- Филькина грамота. Количество за счет качества. Ни одного слова правильно. Вместо еще - ичо; вместо огонь - агон; вместо долой - лодой... что это за лодой?
- Ты нас, пожалуйста, не учи, - басом сказал мальчик, тот, который двинул другого локтем. - Сам не больно грамотный. Ходят тут всякие, только ударную работу срывают.
- Мы еще не проверяли, - сказал другой мальчик. Шура взяла у Филонова бумажку. Она прочитала ее и старательно сдвинула брови.
- Это что, Филонов, верно?
- Ясно.
- Ай да Харьков!
- Ну?
- Сколько надо экземпляров?
- Два. Один в столовую, другой в контору прораба.
Шура подумала и сказала:
- Кроме того, надо еще один. В бараке третьей смены повесить. Пускай Ищенко читает.
- Пускай читает, - согласился Филонов, подумав. - Валяй-валяй!
Шура повертела в руках бумажку, аккуратно поставила ноги, косточка к косточке, и посмотрела на тапочки, зашнурованные через беленькие люки шпагатом.
- Слышишь, Филонов, погоди.
Филонов вернулся.
- Ну?
- Можно рисунок сделать. Я сделаю. Такое, знаешь, синее небо, всякие вокруг деревья, солнце, а посредине в громадной калоше наши бетонщики сидят, а харьковцы их за громадную веревку на буксир берут.
- Ну тебя! И так все стены картинками заляпали.
- А что, плохие картинки? - грубо сказал мальчик, тот, который толкался. - А не нравится, так рисуй сам. Много вас тут советников. Ходят, ходят, только ударную работу срывают.
- А ну вас!
Филонов зажал уши кулаками и выскочил в коридор.
Вошел Корнеев. Он постоял, подергал носом, попросил, чтобы буквы делали покрупнее, и отлил в жестяную коробочку белил.
Он вышел за барак, поставил ногу на бревно и терпеливо выбелил туфли старой зубной щеткой.
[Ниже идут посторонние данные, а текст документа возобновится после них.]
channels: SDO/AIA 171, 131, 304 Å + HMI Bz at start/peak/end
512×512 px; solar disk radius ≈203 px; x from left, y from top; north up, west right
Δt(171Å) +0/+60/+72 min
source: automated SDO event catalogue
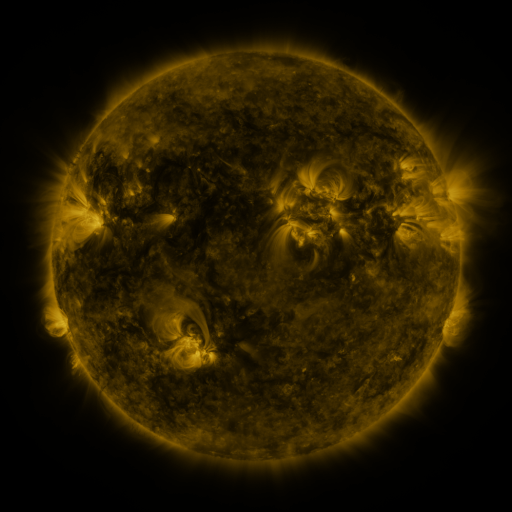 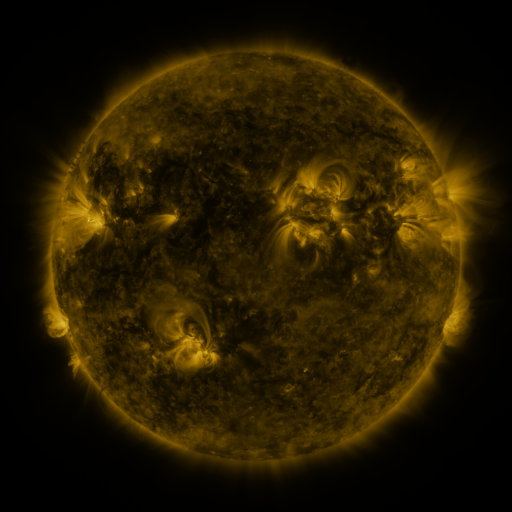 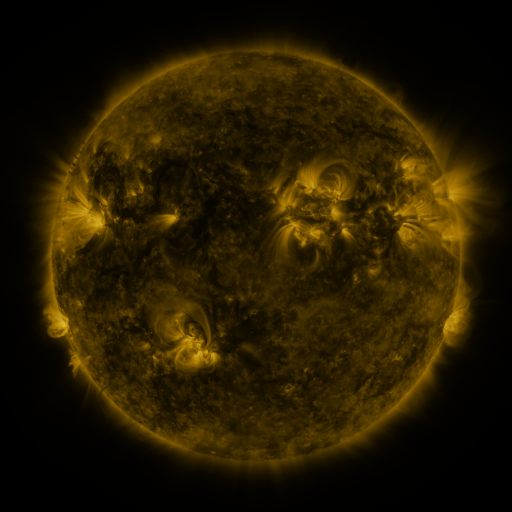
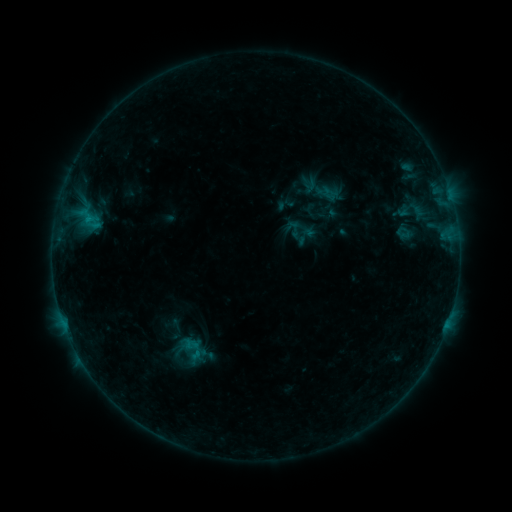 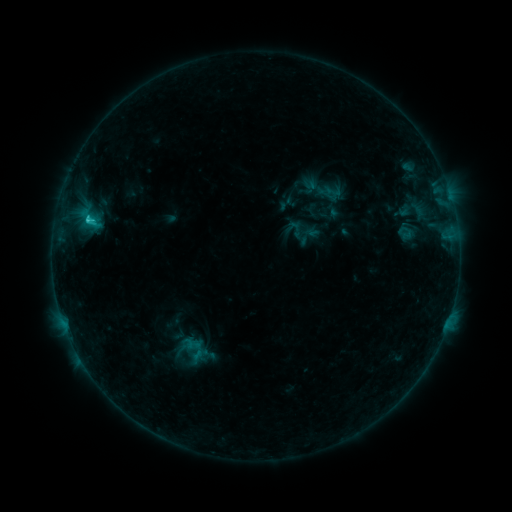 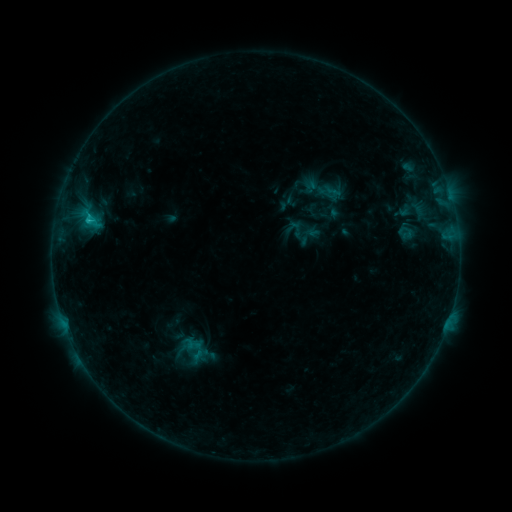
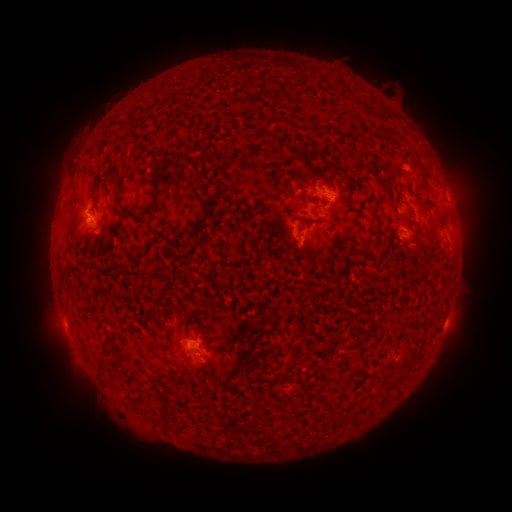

Туфли потемнели.
Затем он вытер потное темное лицо мокрым носовым платком. Лицо посветлело.
Когда он добрался по пересеченной местности к тепляку, туфли высохли и стали ослепительно-белыми. Но лицо сделалось темным.
Так началось утро.
V
...Она уезжала...
Издали тепляк казался невзрачным и низким. Вблизи он был огромен, как, скажем, театр.
Машинисты имели скверную привычку маневрировать на переездах.
Длинный состав медленно катался взад и вперед, задерживая движение.
Он, как пила, отрезал Корнеева от тепляка.
Приходилось ждать. Корнеев потянул ремешок и посмотрел на часы. Двадцать три минуты восьмого.
Дул пыльный, горячий ветер.
На переезде с двух сторон копились люди и транспорт. Наиболее нетерпеливые вскакивали па ползущие площадки. Они высоко пробегали спиной или лицом к движению и спрыгивали, крутясь, на другую сторону.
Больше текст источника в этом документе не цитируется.